*213The opinion of the court was delivered by
Reed, J.Harrison Robbins did business in Philadelphia, but resided and was assessed in Merchantsville, Camden county, in the year 1874.
He owed $16,000 to parties residing in New Jersey.
He failed to make, sign and deliver to the assessor the statement required by the twentieth section in the act of 1866.
He applied to the commissioners of appeal for a reduction of said debts, upon the ground that the assessor never called upon him for a statement.
The evidence shows that the prosecutor was ignorant of the time of making the assessment; and that he expected the assessor to call upon him; and that the assessor never did so.
Nothing appears to invalidate the assessment itself.
The personal examination of the prosecutor, by the assessor, was not essential to the legality of the assessment.

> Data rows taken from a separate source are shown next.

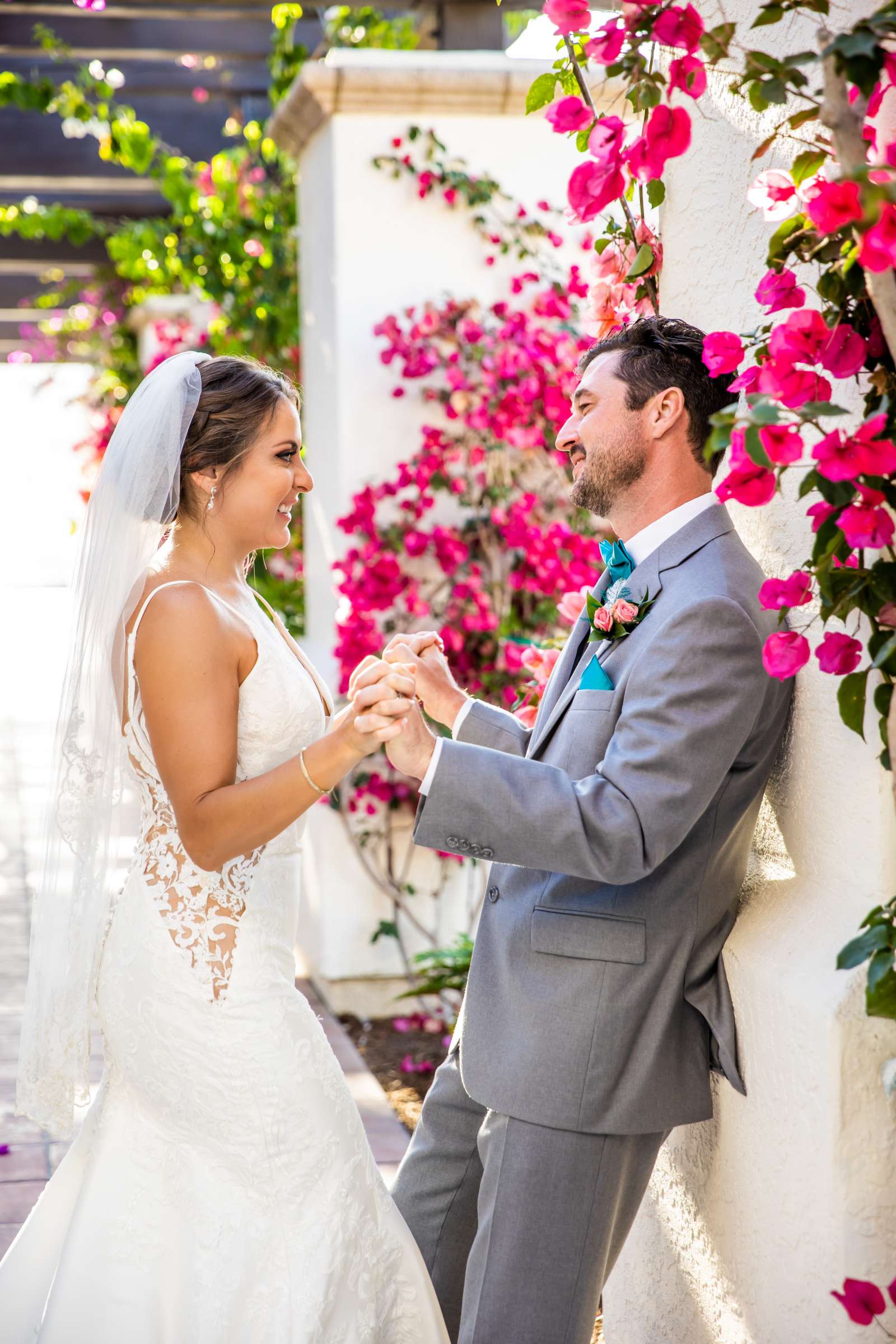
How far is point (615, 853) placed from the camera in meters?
1.82

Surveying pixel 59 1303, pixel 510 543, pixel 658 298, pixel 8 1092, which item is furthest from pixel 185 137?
pixel 59 1303

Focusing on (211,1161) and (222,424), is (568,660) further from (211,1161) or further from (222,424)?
(211,1161)

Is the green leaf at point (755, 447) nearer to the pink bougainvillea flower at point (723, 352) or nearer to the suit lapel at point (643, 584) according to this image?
the pink bougainvillea flower at point (723, 352)

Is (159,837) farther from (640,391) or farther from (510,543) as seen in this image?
(510,543)

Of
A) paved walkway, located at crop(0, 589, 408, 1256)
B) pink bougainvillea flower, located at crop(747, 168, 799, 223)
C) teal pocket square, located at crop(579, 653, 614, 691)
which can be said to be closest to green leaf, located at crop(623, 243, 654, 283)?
pink bougainvillea flower, located at crop(747, 168, 799, 223)

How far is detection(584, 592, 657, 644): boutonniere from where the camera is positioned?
203 centimetres

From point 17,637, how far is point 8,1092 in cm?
1231

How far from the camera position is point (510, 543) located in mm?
Result: 4680

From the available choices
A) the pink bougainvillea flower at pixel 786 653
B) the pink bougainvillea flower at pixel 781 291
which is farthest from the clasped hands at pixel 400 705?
the pink bougainvillea flower at pixel 781 291

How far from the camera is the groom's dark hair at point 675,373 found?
2.09 meters

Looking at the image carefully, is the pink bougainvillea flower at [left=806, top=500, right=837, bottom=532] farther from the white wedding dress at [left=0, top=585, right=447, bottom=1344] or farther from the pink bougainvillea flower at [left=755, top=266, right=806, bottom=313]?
the white wedding dress at [left=0, top=585, right=447, bottom=1344]

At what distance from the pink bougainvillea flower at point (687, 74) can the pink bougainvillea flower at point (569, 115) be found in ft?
0.57

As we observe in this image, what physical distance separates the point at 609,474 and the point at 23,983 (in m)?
3.84

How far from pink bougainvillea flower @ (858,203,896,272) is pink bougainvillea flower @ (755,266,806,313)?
251mm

He had a right to employ a variety of ways to inform himself of the value of the taxable property. The State, Keeler, pros., v. Tindall, Collector, 7 Vroom 97.
That he employed none of these means, is not shown.

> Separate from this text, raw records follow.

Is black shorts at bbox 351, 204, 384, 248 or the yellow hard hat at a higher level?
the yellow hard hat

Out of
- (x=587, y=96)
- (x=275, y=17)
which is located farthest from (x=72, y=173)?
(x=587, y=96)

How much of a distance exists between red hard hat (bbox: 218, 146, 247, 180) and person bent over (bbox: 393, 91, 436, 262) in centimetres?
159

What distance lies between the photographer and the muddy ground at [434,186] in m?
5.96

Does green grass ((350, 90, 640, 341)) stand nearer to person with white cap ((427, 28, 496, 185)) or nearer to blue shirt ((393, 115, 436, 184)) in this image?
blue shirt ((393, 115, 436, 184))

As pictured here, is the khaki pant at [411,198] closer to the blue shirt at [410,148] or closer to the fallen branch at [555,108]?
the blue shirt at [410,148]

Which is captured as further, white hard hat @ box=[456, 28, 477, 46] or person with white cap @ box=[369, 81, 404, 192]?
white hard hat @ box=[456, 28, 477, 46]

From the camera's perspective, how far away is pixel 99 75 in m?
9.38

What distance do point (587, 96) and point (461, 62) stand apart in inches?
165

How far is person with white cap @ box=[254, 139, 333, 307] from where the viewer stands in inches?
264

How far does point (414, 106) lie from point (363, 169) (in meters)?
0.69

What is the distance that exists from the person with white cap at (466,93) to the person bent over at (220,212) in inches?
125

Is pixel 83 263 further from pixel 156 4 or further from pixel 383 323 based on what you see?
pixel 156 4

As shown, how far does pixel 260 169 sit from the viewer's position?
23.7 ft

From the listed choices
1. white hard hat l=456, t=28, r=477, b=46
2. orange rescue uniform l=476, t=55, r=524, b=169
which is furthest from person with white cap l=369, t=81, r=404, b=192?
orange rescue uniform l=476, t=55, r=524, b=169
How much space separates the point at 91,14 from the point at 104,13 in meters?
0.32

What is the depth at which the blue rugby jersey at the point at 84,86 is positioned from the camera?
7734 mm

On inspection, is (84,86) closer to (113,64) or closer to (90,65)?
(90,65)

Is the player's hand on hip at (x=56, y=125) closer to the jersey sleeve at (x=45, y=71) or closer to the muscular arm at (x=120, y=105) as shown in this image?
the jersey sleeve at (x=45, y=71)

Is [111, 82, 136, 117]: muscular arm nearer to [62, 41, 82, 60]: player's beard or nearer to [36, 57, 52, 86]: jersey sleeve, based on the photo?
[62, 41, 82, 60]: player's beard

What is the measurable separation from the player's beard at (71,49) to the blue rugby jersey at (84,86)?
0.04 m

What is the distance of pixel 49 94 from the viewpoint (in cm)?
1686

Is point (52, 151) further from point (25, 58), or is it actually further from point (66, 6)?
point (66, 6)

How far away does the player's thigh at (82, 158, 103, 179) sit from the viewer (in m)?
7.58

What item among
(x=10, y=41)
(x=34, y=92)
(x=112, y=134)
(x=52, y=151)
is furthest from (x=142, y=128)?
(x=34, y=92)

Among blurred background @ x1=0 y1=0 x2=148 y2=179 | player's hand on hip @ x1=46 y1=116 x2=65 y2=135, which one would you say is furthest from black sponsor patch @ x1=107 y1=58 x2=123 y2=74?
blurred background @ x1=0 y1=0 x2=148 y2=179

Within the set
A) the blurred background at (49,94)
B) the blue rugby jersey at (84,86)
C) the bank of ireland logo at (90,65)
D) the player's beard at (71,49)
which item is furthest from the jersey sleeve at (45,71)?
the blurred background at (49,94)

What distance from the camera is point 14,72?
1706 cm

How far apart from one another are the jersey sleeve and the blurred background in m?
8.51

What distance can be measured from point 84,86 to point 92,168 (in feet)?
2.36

It is, nevertheless, insisted, that the failure of the assessor to call upon the prosecutor, afforded a reason for relief from the commissioners of appeal.
This can only be tenable upon the ground that this comes within the meaning of unavoidable accident.
Such an idea cannot be entertained.
The privilege of a reduction depended upon the act of the prosecutor. It was dependent upon the delivery of the statement. State, Perkins, pros., v. Bishop, Collector, 5 Vroom 45.
The burden was upon him to effect that delivery to the assessor, or by leaving it at his office, or at his residence, with a proper person.
Nothing but an unavoidable inability to accomplish such delivery would afford an excuse, and empower the commissioners of appeal to entertain the application for a reduction.
The assessment should be affirmed, with costs.